EXCERPT ▸
────────────────

I own 5 cars and a very large garage.

If I can see 2 cars parked outside the garage, how many are inside?

How many different ways can I park my cars inside and outside the garage?

This problem is all about how numbers are made up of other, smaller numbers, an essential concept underlying addition and subtraction. The problem helps develop two ideas: first, that there is a finite set of whole number pairs for a given number (for example, 5 can be thought of as 0 and 5, 1 and 4 , 2 and 3, and no other pairs can be found); second, that numbers are uniquely paired (if 2 is one of the parts of 5, the other part must be 3). Students need to investigate these relationships many times. Until students believe that 2 and 3 is always 5, they see no reason to remember it.

Shoe boxes or similar

Copymaster of the problem (English)

Toy cars (5 identical cars for each pair of students)

### The Problem

I own 5 cars and a very large garage.

If I can see 2 cars parked outside the garage, how many are inside?

How many different ways can I park my cars inside and outside the garage?

### Teaching Sequence

- Read the first part of the problem to the class to ensure that they understand that they are working with 5 cars.

────────────────

[Dataset excerpt]
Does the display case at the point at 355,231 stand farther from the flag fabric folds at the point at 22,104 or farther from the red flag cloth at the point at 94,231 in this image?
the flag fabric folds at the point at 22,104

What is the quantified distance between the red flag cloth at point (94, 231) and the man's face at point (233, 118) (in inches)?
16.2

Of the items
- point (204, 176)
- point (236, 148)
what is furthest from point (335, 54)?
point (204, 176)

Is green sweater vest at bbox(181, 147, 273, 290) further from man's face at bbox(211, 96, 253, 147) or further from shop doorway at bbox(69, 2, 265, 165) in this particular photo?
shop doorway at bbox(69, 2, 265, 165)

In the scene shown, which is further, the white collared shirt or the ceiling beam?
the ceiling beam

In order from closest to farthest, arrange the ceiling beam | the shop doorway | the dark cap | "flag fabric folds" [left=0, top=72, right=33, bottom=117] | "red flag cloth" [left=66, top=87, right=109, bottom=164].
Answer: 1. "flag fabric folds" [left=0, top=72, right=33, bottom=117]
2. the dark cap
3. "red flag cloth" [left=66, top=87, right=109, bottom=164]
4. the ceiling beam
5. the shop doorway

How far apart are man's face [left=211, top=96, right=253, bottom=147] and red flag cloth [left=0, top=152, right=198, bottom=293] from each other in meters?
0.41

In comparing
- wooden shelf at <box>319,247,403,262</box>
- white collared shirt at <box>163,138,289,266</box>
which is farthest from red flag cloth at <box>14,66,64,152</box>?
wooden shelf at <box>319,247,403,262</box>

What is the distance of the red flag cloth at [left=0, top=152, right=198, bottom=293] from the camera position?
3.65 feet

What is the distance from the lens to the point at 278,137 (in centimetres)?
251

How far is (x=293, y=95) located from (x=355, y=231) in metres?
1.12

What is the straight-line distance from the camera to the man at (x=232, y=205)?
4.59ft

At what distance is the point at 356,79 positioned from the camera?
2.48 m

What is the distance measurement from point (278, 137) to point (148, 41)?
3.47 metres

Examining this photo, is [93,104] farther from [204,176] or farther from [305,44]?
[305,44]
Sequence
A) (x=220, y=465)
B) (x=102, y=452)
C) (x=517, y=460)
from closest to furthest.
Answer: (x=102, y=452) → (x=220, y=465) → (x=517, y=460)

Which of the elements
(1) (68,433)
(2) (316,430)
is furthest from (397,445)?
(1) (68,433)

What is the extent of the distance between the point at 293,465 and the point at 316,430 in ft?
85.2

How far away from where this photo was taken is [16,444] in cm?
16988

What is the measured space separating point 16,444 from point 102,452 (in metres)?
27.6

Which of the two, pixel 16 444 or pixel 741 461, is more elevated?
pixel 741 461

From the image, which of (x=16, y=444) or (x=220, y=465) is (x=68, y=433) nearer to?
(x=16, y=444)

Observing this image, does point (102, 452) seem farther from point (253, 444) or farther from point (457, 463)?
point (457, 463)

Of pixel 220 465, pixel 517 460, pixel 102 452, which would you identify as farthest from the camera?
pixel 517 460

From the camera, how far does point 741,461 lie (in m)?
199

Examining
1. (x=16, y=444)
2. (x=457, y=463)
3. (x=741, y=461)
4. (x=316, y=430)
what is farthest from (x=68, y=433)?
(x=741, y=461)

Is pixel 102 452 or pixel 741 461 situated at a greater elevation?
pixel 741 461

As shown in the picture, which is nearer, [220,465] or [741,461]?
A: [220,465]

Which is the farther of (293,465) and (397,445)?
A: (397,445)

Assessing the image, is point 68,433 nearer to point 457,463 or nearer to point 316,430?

────────────────

TO BE DONE ▸ Please repeat the part of the car-parking lesson that begins at "This problem is" and stops after "pair of students)", word for word. The listing comes from a different source than the car-parking lesson.

RESPONSE TO THIS EXERCISE ▸
This problem is all about how numbers are made up of other, smaller numbers, an essential concept underlying addition and subtraction. The problem helps develop two ideas: first, that there is a finite set of whole number pairs for a given number (for example, 5 can be thought of as 0 and 5, 1 and 4 , 2 and 3, and no other pairs can be found); second, that numbers are uniquely paired (if 2 is one of the parts of 5, the other part must be 3). Students need to investigate these relationships many times. Until students believe that 2 and 3 is always 5, they see no reason to remember it.

Shoe boxes or similar

Copymaster of the problem (English)

Toy cars (5 identical cars for each pair of students)